Work request ▸ In the records that follow, find the line with "Detail of hand-woven"; from there, retype every line exactly through the line with "a bedroom with", which also belongs to the answer.

Data provided ▸
:::::
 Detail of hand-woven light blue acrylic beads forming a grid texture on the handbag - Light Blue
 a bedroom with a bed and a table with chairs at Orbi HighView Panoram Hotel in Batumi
:::::
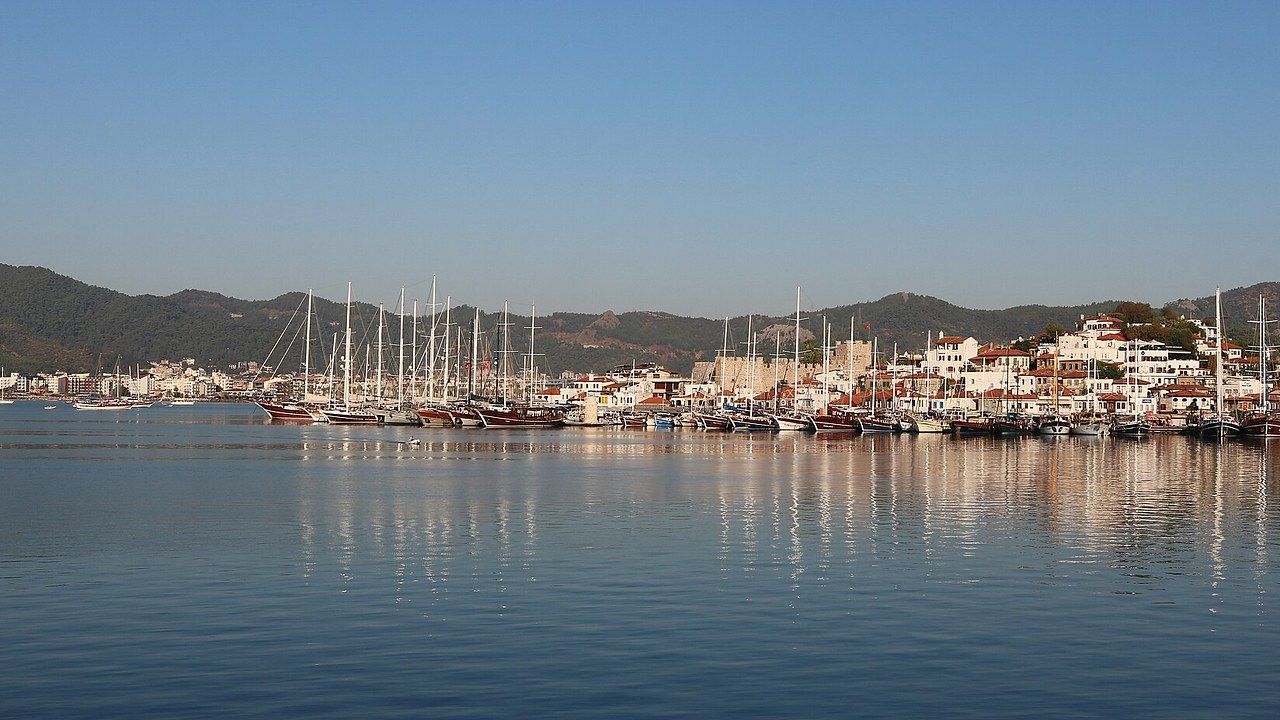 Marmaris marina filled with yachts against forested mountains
:::::
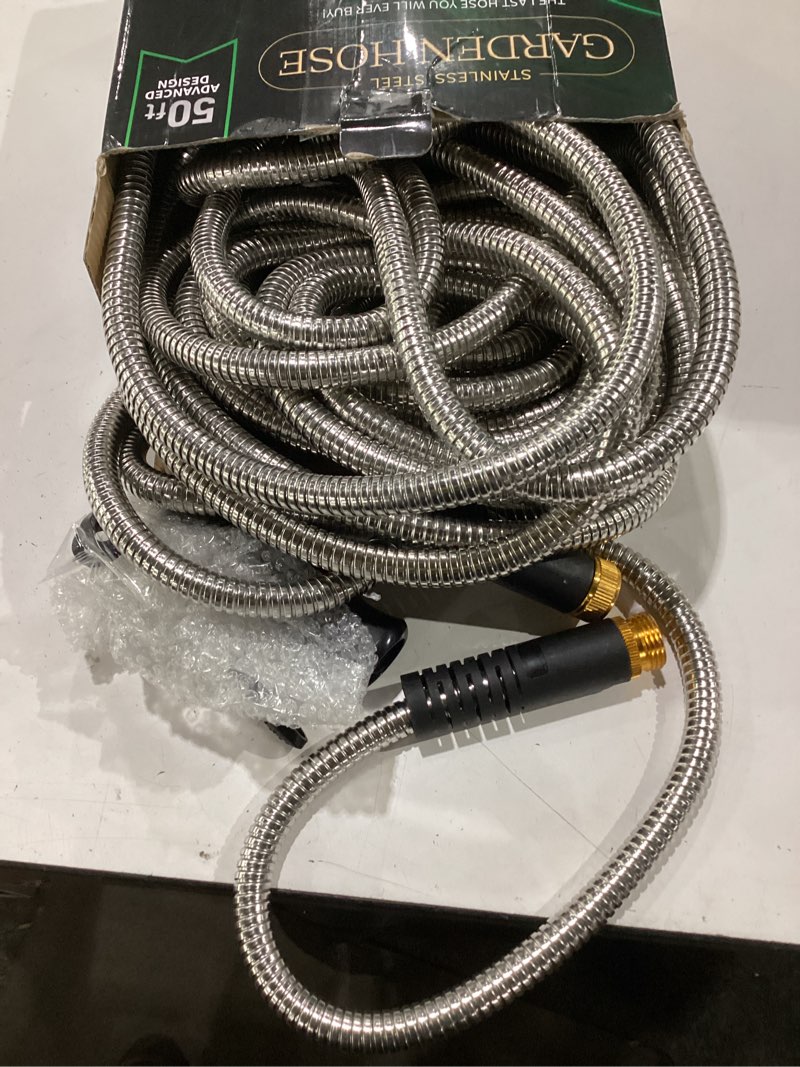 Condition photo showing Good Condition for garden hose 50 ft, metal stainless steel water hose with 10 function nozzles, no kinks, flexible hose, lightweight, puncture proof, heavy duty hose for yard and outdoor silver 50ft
:::::
Solved problem ▸
 Detail of hand-woven light blue acrylic beads forming a grid texture on the handbag - Light Blue
 a bedroom with a bed and a table with chairs at Orbi HighView Panoram Hotel in Batumi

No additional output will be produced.